Not only has religion not been hostile to morality; absent the existence of actual Natural Law, religion has stepped into the gap and created order where chaos would have reigned. Within that order reason has been able to flourish, and by encouraging a benevolent morality toward one another–the central theme for the individual among nearly all successful religions–the cumulative behaviour has been steered toward a common good from an individual selfishness.

Those who are unable to find God and a benevolent Natural Law nevertheless owe a great debt to those who believe they have found them.

Objectively not true.

Possibly.

Well, that’s quite a sweeping assumption and I don’t see anything “objective” about it.

I just said that I hadn’t claimed my morals were superior. I didn’t say that other people might do so. But “superior” has to be in relation to some standard, so if you assume a standard (and that’s the key: “assume”), then you can try and rank various moral systems. But the standard is, by its nature, arbitrary. In your example you assume the standard to be “prosper”. Well, most of us probably want to prosper, but there isn’t anything objectively true about that-- it’s just a desire.

Quite a few didn’t have any such thing. Morality isn’t required; law and order are, but that’s not the same thing (although many people do confuse the two). Public standards of behavoir are often, but not always, moralized.

Politics and law all fall under the auspice of what is right and what is wrong. A law may or may not be moral but to disassociate our laws with ideas of right and wrong is pure folly. If quite a few societies have existed where there were no morals I would love to learn about them.

Marc

I am waiting for you to name them. So I can know also.

I don’t see how you can consider “public standards of behavior” to be anything other than morality. You can have an “evil morality”, too, you know.

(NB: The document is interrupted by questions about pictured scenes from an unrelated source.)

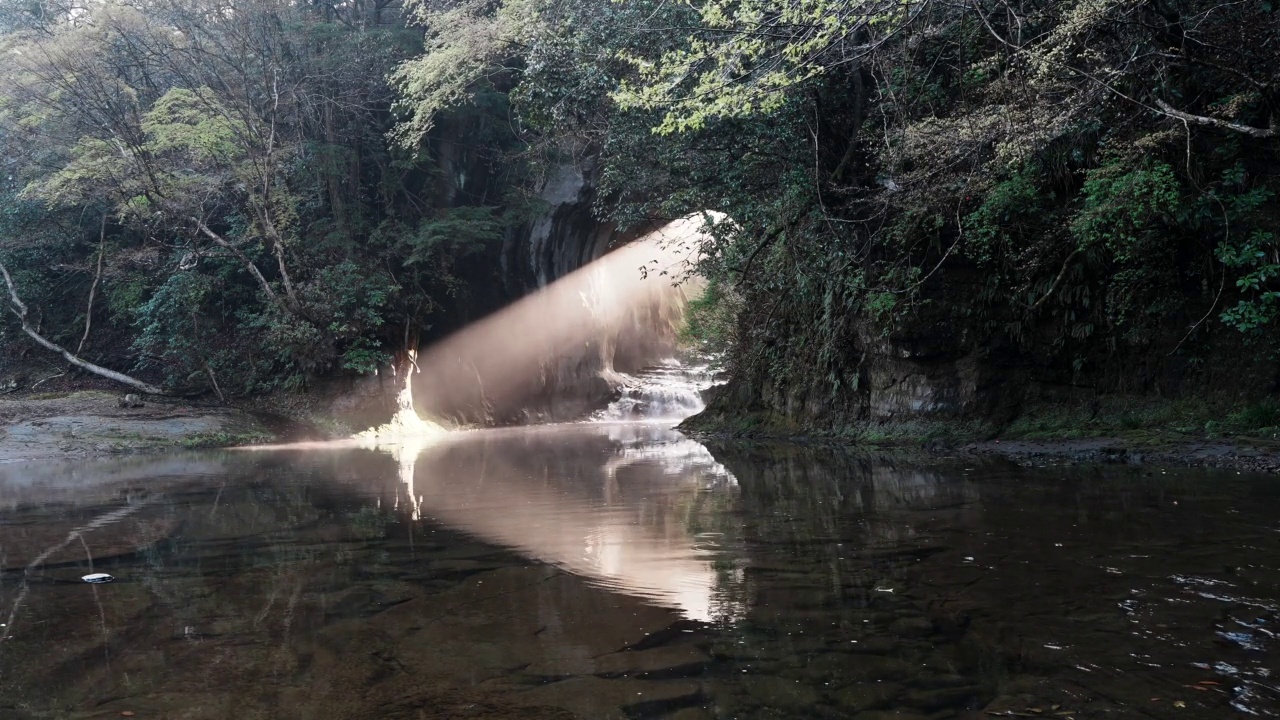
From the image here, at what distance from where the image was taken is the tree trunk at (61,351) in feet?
74.8

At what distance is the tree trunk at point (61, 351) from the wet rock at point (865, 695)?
74.8 feet

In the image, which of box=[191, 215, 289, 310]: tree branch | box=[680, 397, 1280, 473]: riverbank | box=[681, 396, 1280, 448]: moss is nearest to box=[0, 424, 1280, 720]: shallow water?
box=[680, 397, 1280, 473]: riverbank

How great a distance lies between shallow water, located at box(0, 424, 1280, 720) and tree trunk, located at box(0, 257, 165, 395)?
15267mm

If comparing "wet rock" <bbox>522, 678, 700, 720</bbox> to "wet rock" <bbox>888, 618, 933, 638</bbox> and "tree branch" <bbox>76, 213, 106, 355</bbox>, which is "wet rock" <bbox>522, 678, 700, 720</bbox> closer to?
"wet rock" <bbox>888, 618, 933, 638</bbox>

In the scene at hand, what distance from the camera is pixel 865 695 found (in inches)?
131

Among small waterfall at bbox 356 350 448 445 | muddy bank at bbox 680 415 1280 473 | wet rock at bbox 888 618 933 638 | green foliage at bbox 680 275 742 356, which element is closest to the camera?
wet rock at bbox 888 618 933 638

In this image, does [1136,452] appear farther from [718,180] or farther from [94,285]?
[94,285]

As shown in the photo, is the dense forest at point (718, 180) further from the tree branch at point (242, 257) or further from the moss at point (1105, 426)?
the moss at point (1105, 426)

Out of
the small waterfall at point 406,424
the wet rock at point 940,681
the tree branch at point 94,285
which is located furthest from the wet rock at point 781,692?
the tree branch at point 94,285

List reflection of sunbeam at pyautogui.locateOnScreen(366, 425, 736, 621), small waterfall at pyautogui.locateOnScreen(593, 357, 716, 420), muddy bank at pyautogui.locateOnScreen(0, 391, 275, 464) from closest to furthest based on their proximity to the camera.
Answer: reflection of sunbeam at pyautogui.locateOnScreen(366, 425, 736, 621), muddy bank at pyautogui.locateOnScreen(0, 391, 275, 464), small waterfall at pyautogui.locateOnScreen(593, 357, 716, 420)

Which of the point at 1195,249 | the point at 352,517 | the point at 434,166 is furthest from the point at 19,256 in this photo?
the point at 1195,249

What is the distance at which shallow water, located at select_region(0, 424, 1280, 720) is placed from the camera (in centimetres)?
342

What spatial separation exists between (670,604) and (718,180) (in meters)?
11.0

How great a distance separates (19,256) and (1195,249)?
27785 millimetres
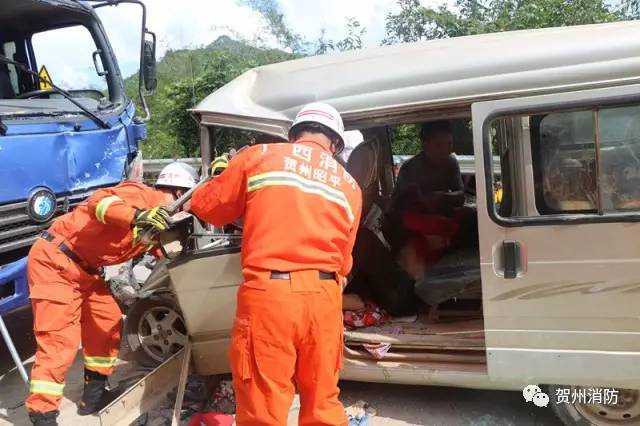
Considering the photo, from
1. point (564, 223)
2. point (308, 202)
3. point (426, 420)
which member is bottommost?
point (426, 420)

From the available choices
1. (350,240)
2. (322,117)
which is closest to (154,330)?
(350,240)

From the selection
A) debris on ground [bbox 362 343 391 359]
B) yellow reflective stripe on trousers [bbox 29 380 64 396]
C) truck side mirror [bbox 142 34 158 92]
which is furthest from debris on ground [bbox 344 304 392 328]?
truck side mirror [bbox 142 34 158 92]

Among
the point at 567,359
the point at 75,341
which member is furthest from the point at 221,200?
the point at 567,359

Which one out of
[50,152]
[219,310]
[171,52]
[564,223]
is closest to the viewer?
[564,223]

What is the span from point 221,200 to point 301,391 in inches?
37.5

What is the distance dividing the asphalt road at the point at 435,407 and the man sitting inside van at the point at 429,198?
3.23 feet

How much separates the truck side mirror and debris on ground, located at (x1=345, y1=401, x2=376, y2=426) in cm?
351

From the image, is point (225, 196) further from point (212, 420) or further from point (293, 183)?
point (212, 420)

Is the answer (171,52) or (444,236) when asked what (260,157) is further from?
(171,52)

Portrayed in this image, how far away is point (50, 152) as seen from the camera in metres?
4.21

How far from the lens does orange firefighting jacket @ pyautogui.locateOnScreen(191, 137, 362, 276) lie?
2420mm

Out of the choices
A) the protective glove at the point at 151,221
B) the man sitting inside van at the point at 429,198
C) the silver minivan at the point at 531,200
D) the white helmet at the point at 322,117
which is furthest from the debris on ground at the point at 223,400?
the white helmet at the point at 322,117

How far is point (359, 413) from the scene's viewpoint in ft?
11.2

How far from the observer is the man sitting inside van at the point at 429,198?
168 inches
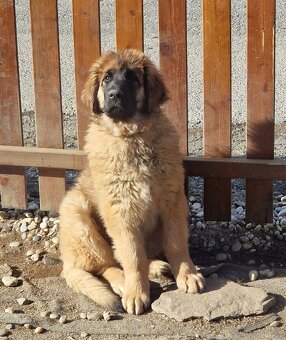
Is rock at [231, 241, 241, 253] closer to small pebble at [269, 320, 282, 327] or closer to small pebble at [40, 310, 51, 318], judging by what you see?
small pebble at [269, 320, 282, 327]

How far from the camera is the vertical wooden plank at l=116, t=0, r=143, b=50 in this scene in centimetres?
508

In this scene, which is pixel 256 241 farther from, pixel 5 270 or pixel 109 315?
pixel 5 270

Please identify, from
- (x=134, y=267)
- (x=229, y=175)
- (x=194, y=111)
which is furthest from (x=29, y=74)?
(x=134, y=267)

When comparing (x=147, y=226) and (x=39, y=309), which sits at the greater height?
(x=147, y=226)

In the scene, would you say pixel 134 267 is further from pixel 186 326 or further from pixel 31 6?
pixel 31 6

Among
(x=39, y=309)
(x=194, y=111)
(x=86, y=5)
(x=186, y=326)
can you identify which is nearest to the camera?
(x=186, y=326)

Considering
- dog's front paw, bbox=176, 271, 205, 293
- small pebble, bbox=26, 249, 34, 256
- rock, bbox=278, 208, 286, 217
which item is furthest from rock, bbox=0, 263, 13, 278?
rock, bbox=278, 208, 286, 217

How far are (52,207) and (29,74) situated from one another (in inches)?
183

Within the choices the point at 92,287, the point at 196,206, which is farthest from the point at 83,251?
the point at 196,206

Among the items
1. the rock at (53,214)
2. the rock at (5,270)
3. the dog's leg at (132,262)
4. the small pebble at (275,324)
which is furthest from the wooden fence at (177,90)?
the small pebble at (275,324)

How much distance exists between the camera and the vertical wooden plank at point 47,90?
5.24m

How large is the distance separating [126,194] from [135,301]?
0.65m

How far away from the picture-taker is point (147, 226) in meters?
4.71

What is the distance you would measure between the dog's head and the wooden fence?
0.49m
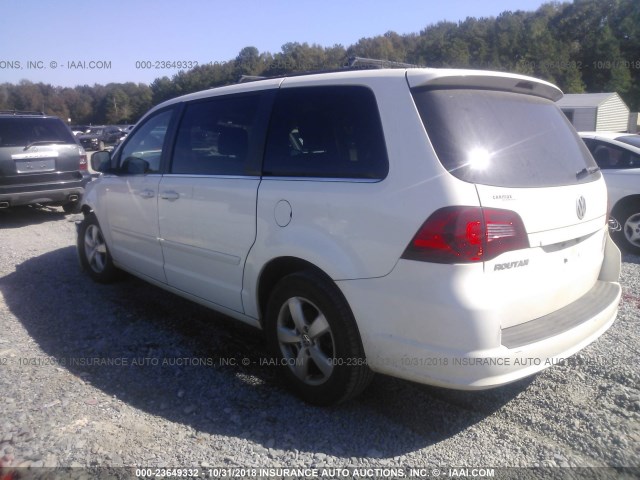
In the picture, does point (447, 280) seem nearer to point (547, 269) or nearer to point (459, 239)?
point (459, 239)

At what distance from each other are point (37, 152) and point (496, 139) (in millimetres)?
8237

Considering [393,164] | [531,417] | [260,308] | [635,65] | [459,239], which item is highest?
[635,65]

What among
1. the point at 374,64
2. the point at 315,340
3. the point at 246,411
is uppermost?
the point at 374,64

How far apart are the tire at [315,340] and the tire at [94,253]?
2709 mm

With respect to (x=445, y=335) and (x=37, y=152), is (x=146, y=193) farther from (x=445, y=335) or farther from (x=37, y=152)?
(x=37, y=152)

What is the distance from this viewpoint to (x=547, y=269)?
106 inches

You assume such a seperation exists. And you are pretending religion is all about kindness and morality and the people who do evil or stupid things in it’s name are perverting it, as opposed to doing what it tells them.

According to you. As I see it, morality exists in spite of religion, not because of it. Religion, by nature, undercuts morality. It teaches one to act on unreal things and to ignore the real consequences of one’s actions. It seperates people into mutually hostile groups for no other reason than religion, promotes tyranny, and serves as the perfect excuse for any evil. It twists and suppresses rational thought, and teaches that one should ignore facts.

As for Islam, the problem with Islam is not that it’s worse than other religions, just that more people actually try to follow it. Islamic societies will progress when they either give up Islam, or play lip service to it while largely ignoring it as the West does with Christianity.

They were “seeking to control populations” because their religion told them to. And religion does NOT teach those warm and fuzzy things; they are throwaway lines, sugar coating. An attempt by something utterly amoral to pretend it is moral. No different than the claims by Communism that it’s various evils were done for the People.

Garbage. When religion is ascendant in people’s lives, we don’t have morality; we have evil. Crusades and suicide bombers, burkhas and conversion by the sword, conquest and genocide. Society only became more moral, more enlightened when the grip of religion weakened.

We owe them hatred, for the millions they have killed and tyrannized, for the oppression and madness they champion, for they misery they spread and their endless war against rationality and facts.

Wrong. Law simply isn’t strong enough. If everyone is a murderer, a liar, corrupt, treasonous, and so on, how can anyone possibly maintain order ? Where would you even get your police ?

I can’t tell from your post what you believe, seem to be going back and forth with an extreme dislike for religion. Actually religion does a lot more good than bad, expecially these days when there are no more inquisitions and crusades.